Problem |
Transcribe exactly, please, the lines from the one containing "Notebook HP Envy" through the end of the records below, and leave out the pictures.

Records shown |
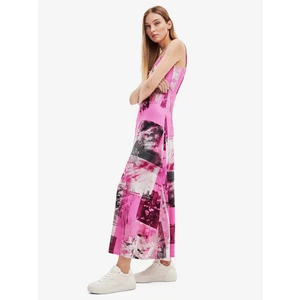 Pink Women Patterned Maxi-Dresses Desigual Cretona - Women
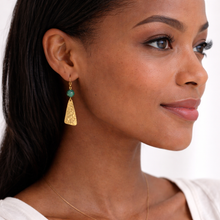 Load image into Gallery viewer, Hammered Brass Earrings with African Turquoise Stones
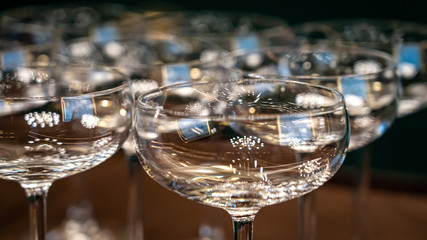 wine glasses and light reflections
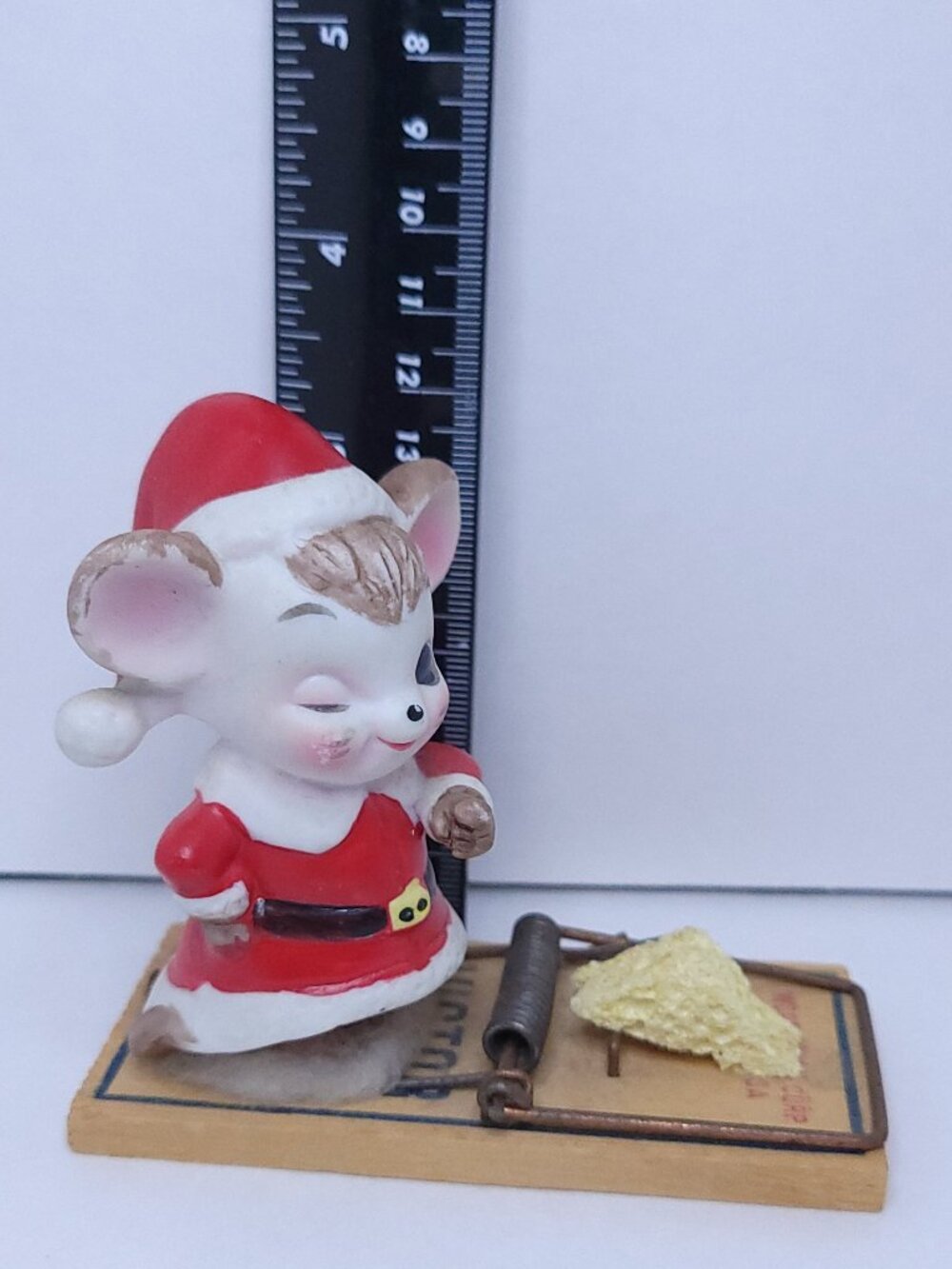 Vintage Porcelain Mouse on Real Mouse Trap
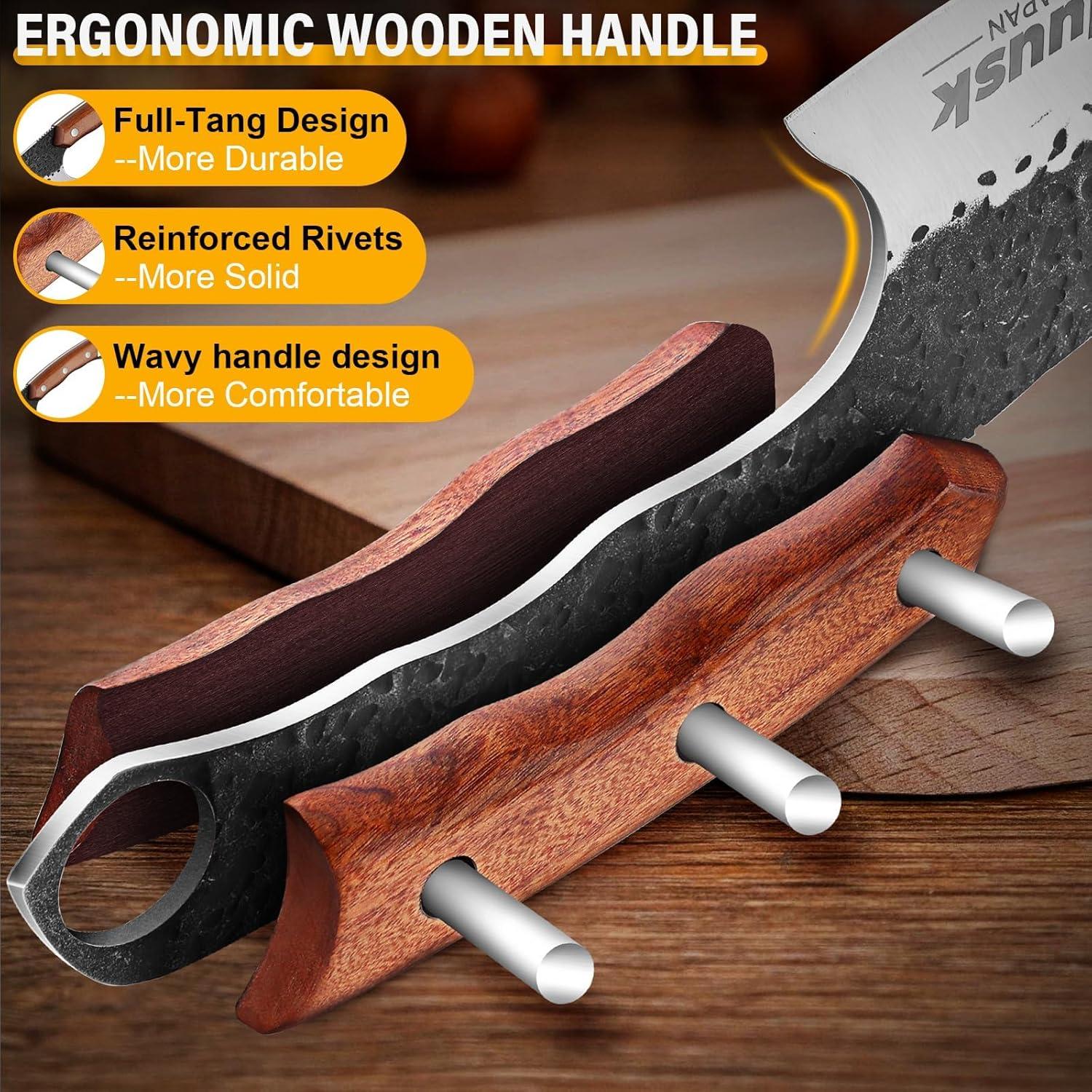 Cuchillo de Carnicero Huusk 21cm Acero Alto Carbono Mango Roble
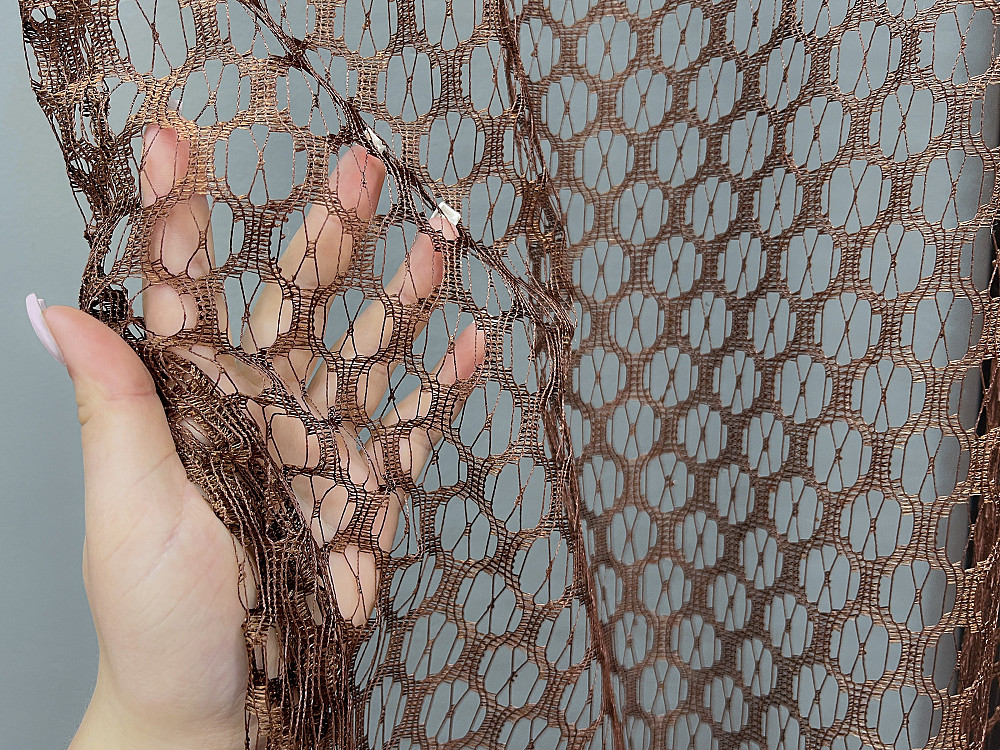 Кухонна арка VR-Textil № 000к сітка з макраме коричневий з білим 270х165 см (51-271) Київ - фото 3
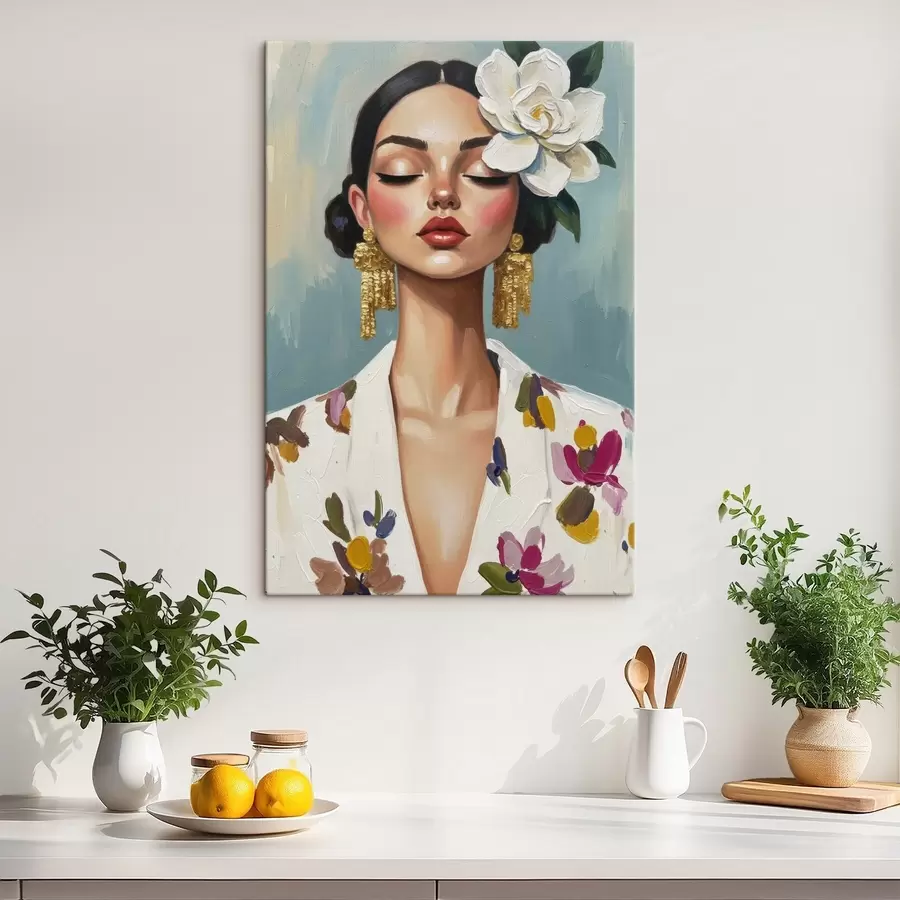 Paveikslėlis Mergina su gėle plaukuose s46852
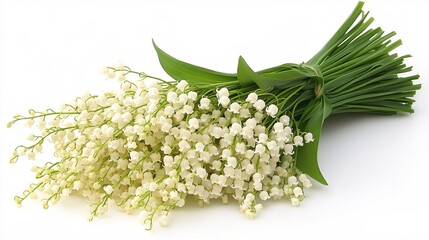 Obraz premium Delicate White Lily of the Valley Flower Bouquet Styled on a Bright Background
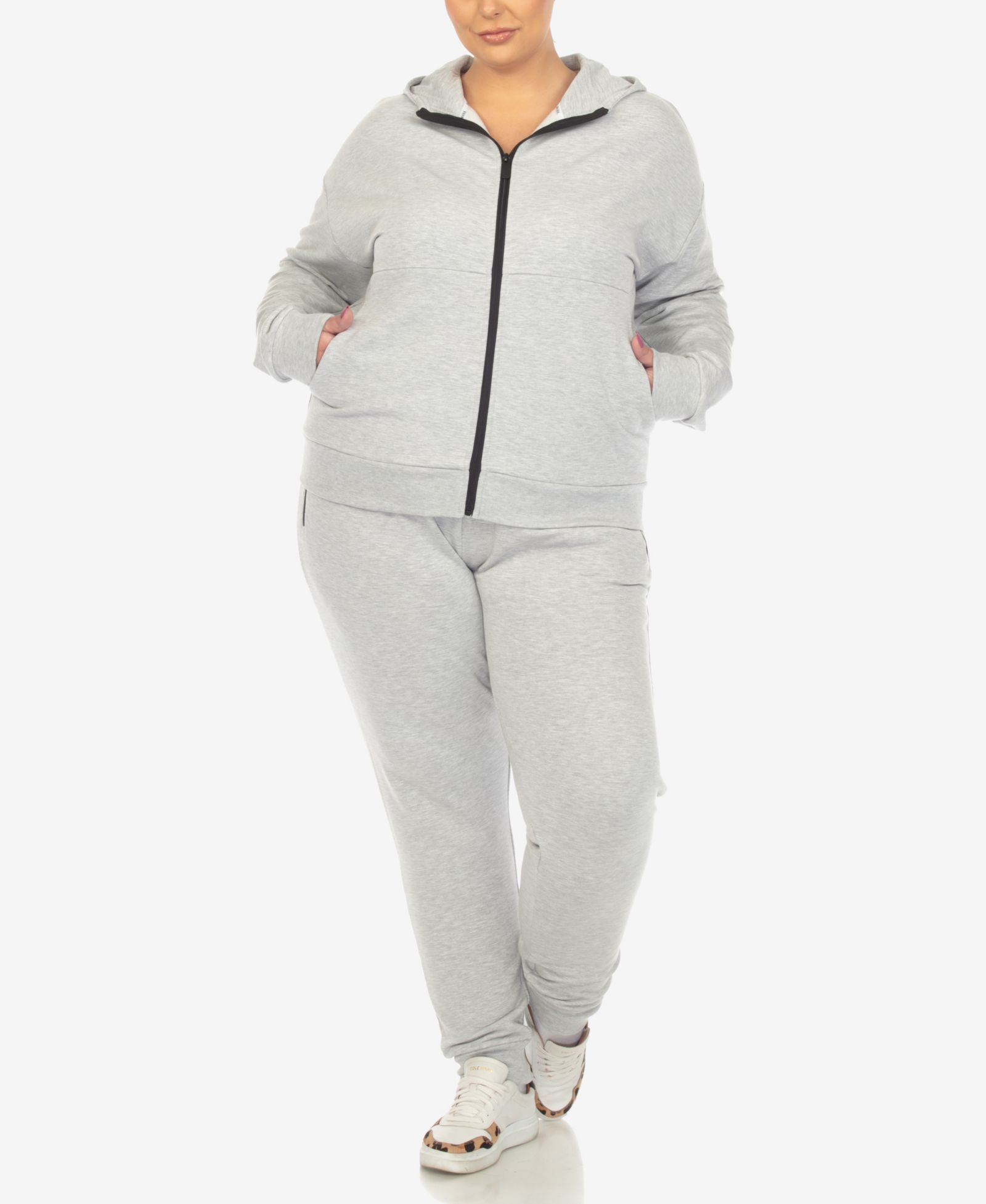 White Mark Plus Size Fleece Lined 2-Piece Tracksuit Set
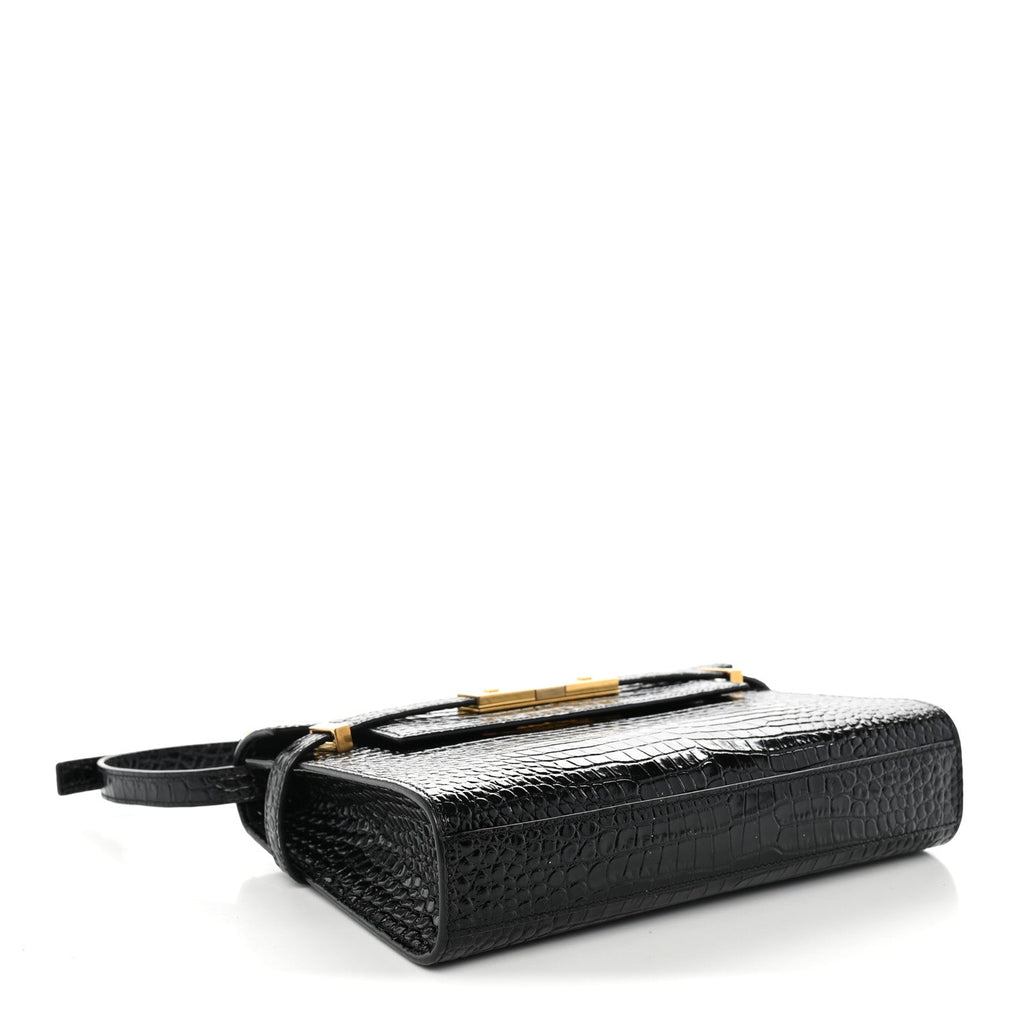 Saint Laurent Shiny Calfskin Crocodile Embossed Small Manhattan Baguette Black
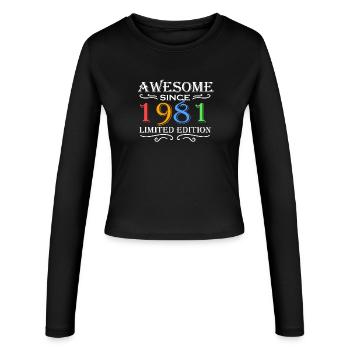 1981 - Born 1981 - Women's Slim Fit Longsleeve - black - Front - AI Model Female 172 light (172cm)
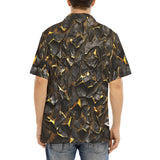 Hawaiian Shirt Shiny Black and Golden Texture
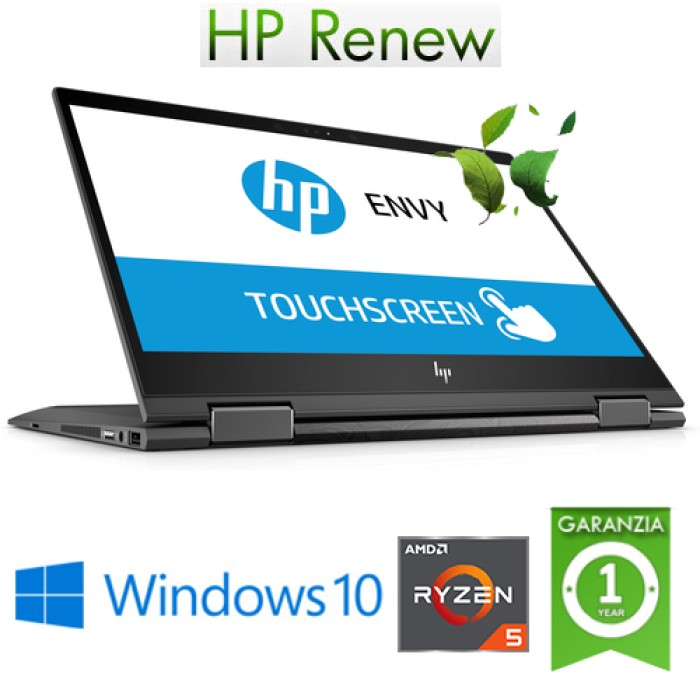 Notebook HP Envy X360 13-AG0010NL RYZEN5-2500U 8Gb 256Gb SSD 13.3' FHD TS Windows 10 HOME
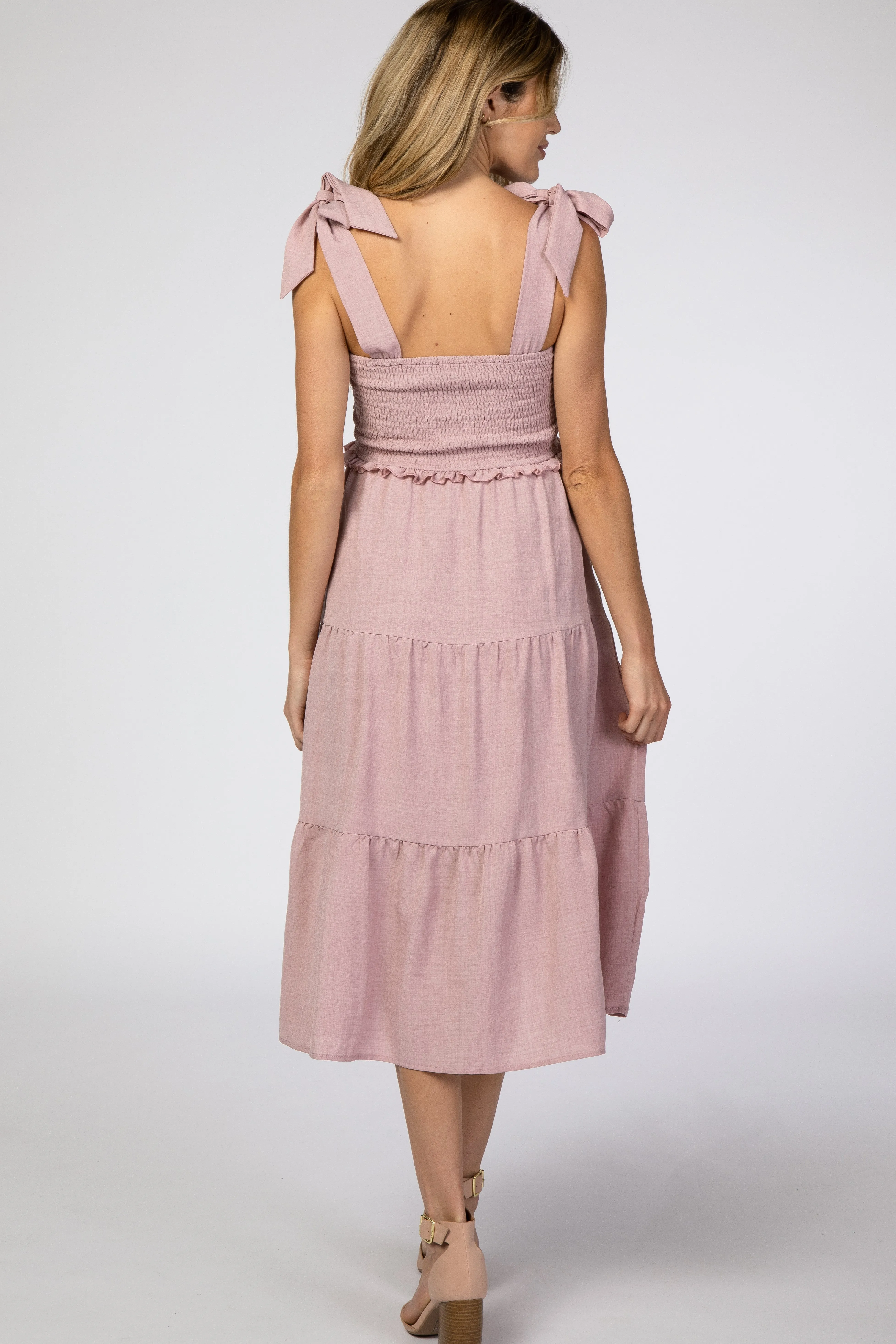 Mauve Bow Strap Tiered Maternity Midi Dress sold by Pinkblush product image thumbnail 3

Written answer |
 Notebook HP Envy X360 13-AG0010NL RYZEN5-2500U 8Gb 256Gb SSD 13.3' FHD TS Windows 10 HOME
 Mauve Bow Strap Tiered Maternity Midi Dress sold by Pinkblush product image thumbnail 3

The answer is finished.